Family ties

I had a great week with the Pope last week. He was in Washington, D.C., New York and Philadelphia. And I was home in Omaha. But, oh the magic of television! I watched him speak to Congress and to the United Nations and to school children in Spanish Harlem. I watched him lead masses in all three cities. I prayed the Lord’s Prayer with him – me in English and him in Spanish. I thought of my first communion as he broke the bread and lifted the cup. It was a great week.

He came to the U.S. for his first time for many reasons, but foremost among them was to celebrate the family. And in his celebration, I decided to celebrate mine, too.

My family doesn’t look like the typical family he was celebrating. My family is not the mom-dad-two-kids-and-a-dog kind of family. It is hard to be that when there are seven children and your dad won’t let you have a dog. It’s hard to be that when your mom dies.
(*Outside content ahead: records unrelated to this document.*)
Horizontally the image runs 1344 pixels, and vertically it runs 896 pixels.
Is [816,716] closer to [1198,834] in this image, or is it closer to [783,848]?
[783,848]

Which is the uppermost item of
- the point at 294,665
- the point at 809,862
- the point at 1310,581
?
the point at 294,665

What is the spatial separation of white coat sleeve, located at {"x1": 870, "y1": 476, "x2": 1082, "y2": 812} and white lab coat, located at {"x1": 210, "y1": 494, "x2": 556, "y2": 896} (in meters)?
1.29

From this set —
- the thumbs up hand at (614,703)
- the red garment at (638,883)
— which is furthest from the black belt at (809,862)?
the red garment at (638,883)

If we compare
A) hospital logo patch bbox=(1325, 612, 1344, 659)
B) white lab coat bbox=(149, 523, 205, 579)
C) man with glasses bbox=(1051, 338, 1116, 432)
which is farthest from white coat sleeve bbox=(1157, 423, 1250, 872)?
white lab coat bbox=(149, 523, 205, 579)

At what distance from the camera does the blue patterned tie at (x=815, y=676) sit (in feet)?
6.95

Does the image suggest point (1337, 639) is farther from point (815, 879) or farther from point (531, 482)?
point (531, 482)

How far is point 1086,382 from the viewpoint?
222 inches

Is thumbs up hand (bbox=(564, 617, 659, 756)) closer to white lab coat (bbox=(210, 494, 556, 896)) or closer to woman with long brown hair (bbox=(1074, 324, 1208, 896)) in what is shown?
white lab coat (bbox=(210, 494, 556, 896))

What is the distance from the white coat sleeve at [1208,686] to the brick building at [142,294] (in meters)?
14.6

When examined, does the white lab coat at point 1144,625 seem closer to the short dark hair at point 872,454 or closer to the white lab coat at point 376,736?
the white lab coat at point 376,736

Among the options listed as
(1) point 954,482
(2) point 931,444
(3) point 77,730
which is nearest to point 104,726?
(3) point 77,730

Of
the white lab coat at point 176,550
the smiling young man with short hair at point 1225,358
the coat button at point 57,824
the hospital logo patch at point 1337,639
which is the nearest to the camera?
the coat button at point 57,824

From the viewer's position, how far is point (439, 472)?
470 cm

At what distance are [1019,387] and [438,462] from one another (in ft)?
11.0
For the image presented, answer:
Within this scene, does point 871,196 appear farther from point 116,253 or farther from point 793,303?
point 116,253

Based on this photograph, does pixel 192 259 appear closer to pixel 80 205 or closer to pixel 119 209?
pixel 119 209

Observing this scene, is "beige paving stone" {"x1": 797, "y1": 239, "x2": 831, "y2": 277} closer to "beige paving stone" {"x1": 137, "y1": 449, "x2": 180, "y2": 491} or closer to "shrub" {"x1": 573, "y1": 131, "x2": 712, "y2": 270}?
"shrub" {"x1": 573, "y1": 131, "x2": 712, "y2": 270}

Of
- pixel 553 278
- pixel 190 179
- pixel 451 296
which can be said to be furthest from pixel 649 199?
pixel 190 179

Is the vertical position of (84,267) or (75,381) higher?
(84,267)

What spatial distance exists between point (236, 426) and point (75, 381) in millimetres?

It’s hard to be that when in his loneliness your dad marries again and three more children come into the household for a total of ten, and then that step-mother turns out to be the evil kind so there is a divorce. It’s hard to be that kind when a now thoroughly wounded dad with seven wounded kids remarries again to another step-mother with three more children.

We’re not the family of Father Knows Best or Ozzie and Harriet, or even The Brady Bunch or The Partridge Family. Although we do love to sing and several of my dad’s cars resembled a bus.

But we are a family, and it has expanded and contracted over the years like every family, through marriages and births and deaths and divorces.

This is my family as it looked on the day I married Steve:

Julie and Steve and family on wedding day

The now great big expansive Prescott-Burgess clan. I love this picture! May 18, 2002. Five of my six siblings, their spouses, my three step-siblings and their spouses, Steve’s brother and sister and their spouses, my dad, my step-mom, Steve’s parents, and our assorted nieces and nephews and one very special aunt, filled the chancel at West Hills Church. This big group was newly tied together as two 43-year olds said “I do” to each other.

Tied together in holy matrimony; two families become one.

In the thirteen and a half years since that picture was taken, there have been shared joys and shared sorrows, additions and subtractions.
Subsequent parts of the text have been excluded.